[occt.git] / src / Extrema / Extrema_FuncExtCC.gxx

// Copyright (c) 1995-1999 Matra Datavision
// Copyright (c) 1999-2012 OPEN CASCADE SAS
//
// The content of this file is subject to the Open CASCADE Technology Public
// License Version 6.5 (the "License"). You may not use the content of this file
// except in compliance with the License. Please obtain a copy of the License
// at http://www.opencascade.org and read it completely before using this file.
//
// The Initial Developer of the Original Code is Open CASCADE S.A.S., having its
// main offices at: 1, place des Freres Montgolfier, 78280 Guyancourt, France.
//
// The Original Code and all software distributed under the License is
// distributed on an "AS IS" basis, without warranty of any kind, and the
// Initial Developer hereby disclaims all such warranties, including without
// limitation, any warranties of merchantability, fitness for a particular
// purpose or non-infringement. Please see the License for the specific terms
// and conditions governing the rights and limitations under the License.

//Modified by MPS : 21-05-97   PRO 7598 
//                  Le nombre de solutions rendu est mySqDist.Length() et non
//                  mySqDist.Length()/2
//                  ajout des valeurs absolues dans le test d'orthogonalite de
//                  GetStateNumber()

RECORDS SUPPLIED:
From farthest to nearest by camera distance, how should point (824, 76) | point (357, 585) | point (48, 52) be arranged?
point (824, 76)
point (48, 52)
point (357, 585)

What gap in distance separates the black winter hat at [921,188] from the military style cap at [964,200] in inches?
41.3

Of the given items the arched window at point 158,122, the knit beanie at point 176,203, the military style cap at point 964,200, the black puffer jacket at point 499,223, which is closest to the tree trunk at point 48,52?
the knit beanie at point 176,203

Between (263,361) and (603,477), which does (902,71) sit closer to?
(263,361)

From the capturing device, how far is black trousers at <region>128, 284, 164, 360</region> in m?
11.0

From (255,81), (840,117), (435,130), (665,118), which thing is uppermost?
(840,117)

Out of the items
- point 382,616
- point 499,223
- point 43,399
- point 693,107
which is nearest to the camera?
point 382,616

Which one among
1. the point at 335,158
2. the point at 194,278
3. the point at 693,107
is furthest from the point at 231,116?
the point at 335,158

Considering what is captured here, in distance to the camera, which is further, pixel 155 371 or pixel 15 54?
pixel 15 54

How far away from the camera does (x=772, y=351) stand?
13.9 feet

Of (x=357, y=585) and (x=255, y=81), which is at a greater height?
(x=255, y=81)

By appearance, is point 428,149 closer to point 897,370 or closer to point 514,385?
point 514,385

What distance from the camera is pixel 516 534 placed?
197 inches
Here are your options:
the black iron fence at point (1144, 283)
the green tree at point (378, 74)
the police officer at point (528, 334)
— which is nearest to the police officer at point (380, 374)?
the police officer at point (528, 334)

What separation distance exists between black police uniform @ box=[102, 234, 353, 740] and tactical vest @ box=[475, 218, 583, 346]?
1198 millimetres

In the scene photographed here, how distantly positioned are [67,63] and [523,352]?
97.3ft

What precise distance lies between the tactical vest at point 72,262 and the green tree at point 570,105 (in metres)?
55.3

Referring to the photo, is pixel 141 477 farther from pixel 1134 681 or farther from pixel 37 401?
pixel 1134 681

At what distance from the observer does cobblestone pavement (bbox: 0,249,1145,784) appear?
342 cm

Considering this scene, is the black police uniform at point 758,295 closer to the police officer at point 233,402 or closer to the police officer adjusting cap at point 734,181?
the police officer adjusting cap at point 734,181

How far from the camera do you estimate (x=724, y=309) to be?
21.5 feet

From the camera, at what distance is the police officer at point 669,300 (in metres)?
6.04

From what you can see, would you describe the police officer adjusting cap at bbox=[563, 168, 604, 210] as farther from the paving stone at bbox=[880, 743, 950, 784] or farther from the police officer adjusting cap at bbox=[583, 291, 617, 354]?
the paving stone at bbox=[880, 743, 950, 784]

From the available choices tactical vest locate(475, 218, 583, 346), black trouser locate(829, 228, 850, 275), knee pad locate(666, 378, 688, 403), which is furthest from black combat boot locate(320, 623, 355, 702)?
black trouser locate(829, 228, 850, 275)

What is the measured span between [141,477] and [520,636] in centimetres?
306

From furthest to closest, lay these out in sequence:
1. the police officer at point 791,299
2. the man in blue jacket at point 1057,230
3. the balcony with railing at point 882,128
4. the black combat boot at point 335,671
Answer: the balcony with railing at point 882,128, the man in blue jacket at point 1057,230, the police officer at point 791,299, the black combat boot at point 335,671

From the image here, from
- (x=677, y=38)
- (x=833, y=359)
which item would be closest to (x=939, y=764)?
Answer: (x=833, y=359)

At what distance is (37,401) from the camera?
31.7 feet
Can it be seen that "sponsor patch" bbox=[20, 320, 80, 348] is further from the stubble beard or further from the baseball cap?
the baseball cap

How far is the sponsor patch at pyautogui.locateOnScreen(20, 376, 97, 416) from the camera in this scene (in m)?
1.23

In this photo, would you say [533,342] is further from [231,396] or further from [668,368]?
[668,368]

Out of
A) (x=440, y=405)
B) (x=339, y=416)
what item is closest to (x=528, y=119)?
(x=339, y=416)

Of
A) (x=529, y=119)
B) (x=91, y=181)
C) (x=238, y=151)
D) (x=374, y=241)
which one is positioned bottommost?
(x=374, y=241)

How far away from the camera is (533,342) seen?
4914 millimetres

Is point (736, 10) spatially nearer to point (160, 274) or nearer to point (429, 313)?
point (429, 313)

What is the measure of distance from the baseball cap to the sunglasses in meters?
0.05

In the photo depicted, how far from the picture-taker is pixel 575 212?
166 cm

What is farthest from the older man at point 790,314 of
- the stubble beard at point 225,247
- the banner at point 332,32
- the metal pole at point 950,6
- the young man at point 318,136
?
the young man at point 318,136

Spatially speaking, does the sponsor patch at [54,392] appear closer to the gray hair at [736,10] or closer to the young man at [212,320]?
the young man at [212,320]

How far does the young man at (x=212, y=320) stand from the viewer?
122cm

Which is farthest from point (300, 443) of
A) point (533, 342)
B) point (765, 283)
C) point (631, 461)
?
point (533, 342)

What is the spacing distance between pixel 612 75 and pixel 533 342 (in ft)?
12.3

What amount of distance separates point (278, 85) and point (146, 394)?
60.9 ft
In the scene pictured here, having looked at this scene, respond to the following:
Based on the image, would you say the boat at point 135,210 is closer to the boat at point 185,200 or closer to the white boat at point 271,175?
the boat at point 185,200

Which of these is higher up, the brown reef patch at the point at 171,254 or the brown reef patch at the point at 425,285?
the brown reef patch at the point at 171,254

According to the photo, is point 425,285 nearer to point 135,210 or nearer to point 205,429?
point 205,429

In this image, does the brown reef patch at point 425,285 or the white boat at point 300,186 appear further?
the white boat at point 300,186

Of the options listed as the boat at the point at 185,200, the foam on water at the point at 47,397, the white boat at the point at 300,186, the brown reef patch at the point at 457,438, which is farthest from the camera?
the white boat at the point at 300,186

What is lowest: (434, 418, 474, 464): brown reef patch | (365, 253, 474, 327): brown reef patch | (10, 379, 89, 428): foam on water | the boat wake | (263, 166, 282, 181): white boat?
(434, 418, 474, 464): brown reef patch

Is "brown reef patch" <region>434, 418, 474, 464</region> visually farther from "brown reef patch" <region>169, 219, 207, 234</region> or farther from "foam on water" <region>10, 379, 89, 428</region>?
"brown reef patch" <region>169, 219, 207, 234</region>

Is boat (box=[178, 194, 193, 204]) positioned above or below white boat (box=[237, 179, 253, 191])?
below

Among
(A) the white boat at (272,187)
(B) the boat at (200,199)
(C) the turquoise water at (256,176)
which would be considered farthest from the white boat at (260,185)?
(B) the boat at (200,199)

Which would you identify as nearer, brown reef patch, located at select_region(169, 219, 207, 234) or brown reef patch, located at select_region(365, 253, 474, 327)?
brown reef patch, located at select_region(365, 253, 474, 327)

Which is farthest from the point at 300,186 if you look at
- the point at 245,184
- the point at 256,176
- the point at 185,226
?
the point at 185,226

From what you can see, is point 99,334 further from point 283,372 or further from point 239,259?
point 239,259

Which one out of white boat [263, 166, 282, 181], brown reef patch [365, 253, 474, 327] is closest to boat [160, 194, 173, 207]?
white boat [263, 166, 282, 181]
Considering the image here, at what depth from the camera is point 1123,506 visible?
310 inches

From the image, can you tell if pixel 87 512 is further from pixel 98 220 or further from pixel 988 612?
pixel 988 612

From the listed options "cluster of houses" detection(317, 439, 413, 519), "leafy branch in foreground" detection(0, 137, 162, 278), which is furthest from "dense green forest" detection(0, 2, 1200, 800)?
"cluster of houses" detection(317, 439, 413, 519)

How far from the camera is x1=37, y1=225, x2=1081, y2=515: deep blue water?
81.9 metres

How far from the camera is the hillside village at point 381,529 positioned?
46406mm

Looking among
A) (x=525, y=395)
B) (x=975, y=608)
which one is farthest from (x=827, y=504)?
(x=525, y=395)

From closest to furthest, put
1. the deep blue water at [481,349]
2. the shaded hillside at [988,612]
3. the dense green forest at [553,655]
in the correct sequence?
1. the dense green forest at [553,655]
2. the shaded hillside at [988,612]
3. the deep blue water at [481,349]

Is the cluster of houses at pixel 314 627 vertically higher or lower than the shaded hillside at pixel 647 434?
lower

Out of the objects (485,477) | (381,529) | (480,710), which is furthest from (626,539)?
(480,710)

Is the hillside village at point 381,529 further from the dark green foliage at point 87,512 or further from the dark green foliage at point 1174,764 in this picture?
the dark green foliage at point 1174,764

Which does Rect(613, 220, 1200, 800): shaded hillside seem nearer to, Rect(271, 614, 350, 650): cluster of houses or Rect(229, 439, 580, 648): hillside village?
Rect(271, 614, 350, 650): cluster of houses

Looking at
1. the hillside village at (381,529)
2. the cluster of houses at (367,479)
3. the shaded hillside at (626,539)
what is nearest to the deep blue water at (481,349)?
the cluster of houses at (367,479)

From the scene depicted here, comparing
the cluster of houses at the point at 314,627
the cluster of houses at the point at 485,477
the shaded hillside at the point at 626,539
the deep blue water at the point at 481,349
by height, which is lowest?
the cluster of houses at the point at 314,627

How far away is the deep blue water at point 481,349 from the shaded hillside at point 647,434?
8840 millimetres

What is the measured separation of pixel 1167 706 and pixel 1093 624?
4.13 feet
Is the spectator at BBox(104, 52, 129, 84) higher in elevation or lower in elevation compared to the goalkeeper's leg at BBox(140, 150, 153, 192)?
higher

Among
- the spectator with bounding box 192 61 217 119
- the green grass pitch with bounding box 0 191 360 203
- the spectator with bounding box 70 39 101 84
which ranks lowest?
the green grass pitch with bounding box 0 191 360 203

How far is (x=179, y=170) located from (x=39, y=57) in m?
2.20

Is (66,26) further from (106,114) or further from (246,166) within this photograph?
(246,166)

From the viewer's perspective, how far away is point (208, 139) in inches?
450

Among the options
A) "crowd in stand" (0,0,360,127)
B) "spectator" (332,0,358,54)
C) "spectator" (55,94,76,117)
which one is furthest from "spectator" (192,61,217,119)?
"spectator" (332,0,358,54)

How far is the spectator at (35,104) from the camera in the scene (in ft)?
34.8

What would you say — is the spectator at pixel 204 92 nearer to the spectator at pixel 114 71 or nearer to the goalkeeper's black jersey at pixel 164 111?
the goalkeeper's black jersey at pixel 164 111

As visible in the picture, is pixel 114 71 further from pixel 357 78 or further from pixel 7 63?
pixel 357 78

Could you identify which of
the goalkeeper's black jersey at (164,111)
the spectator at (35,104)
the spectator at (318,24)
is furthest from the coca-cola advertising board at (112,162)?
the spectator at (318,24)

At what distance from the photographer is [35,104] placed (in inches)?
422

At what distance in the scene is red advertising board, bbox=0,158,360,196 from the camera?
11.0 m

REQUIRED TASK: Which version of the Open CASCADE Technology Public License does the Extrema_FuncExtCC.gxx file header name?

TASK OUTPUT: Version 6.5